EDS diagrams of Cu-SB-APT@MCM-41 (a) and ZrO-SB-APT@MCM-41 (b) (Color figure online)
Elemental mapping of (a) carbon, (b) nitrogen, (c) oxygen, (d) silica, (e) sulfur, and (f) copper for Cu-SB-APT@MCM-41
Elemental mapping of (a) carbon, (b) nitrogen, (c) oxygen, (d) silica, and (e) sulfur, and (f) zirconium for ZrO-SB-APT@MCM-41
Also, the exact amounts of copper (in Cu-SB-APT@MCM-41) or zirconium (in ZrO-SB-APT@MCM-41) were found to be 2.2 × 10−3 and 0.076 × 10−3 mol g−1, respectively.

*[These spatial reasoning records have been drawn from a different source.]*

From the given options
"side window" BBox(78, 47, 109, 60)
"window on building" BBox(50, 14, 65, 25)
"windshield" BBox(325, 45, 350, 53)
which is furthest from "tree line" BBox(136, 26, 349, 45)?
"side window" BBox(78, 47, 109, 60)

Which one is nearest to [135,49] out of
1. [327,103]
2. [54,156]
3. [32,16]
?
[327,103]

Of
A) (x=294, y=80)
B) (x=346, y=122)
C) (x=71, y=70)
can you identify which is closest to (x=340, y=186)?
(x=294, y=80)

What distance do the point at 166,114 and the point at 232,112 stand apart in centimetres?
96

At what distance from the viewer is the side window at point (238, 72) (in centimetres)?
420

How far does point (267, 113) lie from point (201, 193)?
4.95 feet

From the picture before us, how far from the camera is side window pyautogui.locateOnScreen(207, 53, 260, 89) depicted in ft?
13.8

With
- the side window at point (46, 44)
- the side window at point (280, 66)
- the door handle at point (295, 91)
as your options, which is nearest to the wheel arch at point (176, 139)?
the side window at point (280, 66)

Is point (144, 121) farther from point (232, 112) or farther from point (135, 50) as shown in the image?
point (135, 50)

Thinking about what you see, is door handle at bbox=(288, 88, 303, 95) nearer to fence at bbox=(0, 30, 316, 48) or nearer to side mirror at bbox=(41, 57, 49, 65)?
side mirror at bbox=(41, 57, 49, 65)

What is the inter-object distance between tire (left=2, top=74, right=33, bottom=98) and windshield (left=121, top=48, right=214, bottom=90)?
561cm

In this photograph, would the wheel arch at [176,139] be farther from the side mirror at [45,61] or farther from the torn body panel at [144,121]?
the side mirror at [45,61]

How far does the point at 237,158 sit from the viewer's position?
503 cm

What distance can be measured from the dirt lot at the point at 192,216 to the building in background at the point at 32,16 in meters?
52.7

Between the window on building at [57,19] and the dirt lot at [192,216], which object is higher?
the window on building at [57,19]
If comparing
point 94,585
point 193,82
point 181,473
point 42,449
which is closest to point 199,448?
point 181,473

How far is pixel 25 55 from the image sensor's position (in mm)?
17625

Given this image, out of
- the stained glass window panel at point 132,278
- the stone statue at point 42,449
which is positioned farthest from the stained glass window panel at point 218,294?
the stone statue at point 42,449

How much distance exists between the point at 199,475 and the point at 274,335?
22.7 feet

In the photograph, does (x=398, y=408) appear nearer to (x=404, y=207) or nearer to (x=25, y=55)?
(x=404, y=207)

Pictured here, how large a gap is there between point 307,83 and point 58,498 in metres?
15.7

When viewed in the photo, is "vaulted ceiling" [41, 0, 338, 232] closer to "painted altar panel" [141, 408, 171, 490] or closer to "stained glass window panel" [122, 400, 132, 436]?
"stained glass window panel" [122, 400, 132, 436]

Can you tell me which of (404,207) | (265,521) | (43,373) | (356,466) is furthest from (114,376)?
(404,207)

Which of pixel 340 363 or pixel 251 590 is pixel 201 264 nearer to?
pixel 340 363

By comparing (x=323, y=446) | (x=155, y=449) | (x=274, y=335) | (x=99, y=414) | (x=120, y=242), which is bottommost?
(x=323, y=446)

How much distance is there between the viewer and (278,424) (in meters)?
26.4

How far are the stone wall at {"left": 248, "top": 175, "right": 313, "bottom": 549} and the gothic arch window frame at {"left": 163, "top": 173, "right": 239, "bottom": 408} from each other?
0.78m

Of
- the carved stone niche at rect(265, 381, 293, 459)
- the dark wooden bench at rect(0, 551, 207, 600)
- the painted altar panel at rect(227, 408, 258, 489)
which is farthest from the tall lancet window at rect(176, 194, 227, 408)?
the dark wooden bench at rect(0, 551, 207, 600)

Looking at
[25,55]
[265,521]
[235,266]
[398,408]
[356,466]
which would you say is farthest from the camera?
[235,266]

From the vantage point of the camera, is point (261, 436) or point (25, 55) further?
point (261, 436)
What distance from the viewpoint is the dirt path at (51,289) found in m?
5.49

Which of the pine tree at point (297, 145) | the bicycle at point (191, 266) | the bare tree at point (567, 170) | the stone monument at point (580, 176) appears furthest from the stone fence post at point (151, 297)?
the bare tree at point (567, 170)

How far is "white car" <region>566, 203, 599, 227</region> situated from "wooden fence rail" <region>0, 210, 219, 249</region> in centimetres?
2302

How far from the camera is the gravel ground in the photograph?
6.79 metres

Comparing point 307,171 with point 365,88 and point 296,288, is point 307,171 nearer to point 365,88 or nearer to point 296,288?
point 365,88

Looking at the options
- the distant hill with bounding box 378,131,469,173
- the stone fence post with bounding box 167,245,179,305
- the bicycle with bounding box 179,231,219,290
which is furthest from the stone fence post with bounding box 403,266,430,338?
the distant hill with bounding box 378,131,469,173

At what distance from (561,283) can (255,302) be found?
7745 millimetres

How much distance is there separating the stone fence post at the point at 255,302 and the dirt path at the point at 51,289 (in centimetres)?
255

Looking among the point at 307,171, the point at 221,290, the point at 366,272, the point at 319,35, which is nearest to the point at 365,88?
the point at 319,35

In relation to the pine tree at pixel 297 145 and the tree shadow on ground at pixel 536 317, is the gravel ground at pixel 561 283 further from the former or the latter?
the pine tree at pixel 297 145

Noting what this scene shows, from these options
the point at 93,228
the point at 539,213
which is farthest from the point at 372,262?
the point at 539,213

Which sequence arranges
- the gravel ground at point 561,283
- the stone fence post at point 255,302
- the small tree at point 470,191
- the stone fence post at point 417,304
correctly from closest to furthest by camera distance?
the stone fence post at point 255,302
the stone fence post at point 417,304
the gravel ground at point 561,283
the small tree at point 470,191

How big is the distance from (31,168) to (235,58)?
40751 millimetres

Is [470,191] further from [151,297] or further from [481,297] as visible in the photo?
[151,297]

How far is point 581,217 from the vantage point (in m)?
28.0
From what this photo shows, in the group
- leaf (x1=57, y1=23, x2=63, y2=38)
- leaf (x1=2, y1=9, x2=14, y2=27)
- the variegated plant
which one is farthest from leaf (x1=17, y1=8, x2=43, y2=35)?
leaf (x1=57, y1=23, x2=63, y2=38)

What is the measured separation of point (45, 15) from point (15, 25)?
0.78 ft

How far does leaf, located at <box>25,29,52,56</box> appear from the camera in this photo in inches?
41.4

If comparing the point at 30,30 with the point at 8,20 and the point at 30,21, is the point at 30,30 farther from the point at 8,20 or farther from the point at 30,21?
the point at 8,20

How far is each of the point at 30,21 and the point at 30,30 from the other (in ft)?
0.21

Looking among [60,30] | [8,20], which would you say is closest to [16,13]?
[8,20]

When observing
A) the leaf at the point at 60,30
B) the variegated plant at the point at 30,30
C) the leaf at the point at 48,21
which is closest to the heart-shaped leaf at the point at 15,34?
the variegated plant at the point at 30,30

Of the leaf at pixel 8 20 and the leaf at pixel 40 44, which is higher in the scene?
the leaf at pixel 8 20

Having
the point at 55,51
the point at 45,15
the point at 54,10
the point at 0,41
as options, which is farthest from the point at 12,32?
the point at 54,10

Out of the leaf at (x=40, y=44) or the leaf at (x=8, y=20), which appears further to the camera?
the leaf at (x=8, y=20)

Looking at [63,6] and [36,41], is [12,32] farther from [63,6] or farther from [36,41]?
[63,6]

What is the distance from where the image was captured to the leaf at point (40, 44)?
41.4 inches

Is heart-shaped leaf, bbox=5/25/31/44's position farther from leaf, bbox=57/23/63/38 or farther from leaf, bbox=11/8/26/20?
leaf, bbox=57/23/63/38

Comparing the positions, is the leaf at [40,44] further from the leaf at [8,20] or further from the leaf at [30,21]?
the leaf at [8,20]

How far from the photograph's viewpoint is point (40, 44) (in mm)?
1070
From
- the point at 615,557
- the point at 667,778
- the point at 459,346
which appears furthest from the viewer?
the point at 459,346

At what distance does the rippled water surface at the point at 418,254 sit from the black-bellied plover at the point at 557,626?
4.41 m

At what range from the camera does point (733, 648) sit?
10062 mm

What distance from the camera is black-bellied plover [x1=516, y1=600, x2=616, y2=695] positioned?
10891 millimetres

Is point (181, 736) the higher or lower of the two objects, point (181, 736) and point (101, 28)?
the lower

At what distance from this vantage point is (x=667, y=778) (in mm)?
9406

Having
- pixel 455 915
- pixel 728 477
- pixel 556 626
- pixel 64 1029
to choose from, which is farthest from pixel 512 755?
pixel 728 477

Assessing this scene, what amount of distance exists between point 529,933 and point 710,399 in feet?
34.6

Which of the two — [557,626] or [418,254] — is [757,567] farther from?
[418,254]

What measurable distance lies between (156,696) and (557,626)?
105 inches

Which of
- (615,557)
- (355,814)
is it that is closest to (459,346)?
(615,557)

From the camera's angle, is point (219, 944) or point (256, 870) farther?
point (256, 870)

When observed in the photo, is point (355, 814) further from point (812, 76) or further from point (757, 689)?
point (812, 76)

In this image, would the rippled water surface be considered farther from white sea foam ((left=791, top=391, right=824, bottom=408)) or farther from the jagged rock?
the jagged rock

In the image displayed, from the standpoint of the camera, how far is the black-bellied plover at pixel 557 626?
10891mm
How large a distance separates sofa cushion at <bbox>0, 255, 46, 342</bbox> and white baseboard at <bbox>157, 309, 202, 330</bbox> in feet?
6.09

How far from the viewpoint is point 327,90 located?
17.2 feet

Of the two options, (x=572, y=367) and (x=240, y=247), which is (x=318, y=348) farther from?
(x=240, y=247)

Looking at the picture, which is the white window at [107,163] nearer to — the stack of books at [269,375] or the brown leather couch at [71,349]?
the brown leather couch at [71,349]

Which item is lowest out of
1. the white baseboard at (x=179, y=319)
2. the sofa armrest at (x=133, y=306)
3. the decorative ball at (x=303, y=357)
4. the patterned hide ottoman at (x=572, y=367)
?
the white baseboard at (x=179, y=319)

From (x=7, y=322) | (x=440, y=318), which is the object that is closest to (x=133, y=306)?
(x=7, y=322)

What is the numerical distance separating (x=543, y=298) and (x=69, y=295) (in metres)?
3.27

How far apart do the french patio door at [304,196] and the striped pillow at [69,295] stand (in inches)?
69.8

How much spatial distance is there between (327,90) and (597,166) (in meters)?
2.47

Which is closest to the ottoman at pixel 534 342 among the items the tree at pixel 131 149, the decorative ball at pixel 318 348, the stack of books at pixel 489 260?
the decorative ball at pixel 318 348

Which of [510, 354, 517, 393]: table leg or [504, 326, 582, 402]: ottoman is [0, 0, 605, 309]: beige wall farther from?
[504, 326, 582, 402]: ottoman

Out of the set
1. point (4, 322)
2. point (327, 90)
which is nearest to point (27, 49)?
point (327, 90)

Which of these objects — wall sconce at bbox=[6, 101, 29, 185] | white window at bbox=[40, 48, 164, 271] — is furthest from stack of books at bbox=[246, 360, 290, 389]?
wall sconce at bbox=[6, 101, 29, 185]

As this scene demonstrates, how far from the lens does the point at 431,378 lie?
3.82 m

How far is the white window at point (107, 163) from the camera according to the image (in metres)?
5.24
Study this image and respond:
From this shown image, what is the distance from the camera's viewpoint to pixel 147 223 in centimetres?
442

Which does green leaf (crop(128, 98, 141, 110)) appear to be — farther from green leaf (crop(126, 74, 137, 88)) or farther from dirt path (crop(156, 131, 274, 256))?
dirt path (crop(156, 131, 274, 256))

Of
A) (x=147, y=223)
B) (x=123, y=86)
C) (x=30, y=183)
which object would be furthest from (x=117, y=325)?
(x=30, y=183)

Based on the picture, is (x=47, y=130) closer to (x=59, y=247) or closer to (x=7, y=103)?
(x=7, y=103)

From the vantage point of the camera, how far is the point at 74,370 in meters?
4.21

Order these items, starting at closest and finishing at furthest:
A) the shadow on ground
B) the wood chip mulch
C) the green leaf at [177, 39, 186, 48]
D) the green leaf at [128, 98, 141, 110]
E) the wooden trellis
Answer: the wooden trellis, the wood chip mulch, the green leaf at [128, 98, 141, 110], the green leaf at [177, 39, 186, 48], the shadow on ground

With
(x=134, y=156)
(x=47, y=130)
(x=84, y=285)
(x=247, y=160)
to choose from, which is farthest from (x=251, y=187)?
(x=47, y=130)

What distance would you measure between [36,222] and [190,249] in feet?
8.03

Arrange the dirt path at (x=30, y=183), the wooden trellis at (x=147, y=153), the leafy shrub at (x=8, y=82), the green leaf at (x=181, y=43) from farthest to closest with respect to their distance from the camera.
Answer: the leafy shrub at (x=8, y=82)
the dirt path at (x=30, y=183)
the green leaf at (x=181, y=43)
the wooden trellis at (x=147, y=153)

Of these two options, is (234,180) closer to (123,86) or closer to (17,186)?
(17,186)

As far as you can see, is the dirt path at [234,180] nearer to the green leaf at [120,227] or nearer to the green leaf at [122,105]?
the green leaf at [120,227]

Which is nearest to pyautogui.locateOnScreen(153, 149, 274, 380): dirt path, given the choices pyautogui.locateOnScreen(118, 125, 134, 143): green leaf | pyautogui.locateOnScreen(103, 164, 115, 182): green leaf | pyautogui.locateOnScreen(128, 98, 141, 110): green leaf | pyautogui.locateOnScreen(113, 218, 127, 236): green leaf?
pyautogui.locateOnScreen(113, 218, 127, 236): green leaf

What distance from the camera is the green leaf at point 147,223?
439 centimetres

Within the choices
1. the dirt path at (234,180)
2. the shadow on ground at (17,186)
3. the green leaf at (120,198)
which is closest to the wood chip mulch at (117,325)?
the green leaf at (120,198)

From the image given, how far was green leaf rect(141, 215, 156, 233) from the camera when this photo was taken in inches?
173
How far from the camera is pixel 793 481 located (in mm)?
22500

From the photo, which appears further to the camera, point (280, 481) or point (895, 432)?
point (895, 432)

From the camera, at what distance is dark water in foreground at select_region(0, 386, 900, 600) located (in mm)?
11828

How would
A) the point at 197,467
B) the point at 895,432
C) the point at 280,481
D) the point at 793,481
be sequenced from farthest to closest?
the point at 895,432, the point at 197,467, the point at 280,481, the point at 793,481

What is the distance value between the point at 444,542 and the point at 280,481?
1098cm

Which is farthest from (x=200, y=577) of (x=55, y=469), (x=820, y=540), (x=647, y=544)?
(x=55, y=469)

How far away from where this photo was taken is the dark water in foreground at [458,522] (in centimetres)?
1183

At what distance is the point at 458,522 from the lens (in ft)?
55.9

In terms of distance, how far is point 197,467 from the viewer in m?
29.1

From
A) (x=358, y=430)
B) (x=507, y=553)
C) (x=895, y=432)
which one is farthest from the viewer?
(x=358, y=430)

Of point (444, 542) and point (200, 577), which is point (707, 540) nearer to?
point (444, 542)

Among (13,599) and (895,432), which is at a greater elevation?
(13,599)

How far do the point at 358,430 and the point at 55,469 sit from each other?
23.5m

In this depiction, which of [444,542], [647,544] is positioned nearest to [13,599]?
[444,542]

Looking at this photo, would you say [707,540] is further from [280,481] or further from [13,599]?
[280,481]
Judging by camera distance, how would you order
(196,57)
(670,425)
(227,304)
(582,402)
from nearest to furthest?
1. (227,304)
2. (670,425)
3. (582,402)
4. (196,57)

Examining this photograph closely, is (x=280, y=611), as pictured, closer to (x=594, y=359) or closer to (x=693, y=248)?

Figure 7 belongs to TGA curves of ZrO-SB-APT@MCM-41 and Cu-SB-APT@MCM-41. The small mass loss about 10% (for TGA curve of ZrO-SB-APT@MCM-41, Fig. 7a) and 9% (for TGA curve of Cu-SB-APT@MCM-41, Fig. 7b) at low temperatures (below 200 °C) is associated to the evaporation of adsorbed solvents [48, 49]. Also, the second mass loss in TGA diagrams of ZrO-SB-APT@MCM-41 (about 17 wt%) and Cu-SB-APT@MCM-41 (about 31 wt%) between 200 and 600 °C corresponded to the calcination of immobilized organic groups on MCM-41 nanoparticles [31]. The final mass loss above 600 °C, that is 1 wt% and 2 wt% loss for ZrO-SB-APT@MCM-41 and Cu-SB-APT@MCM-41 respectively is related to the condensation of the silanol groups of MCM-41 [16].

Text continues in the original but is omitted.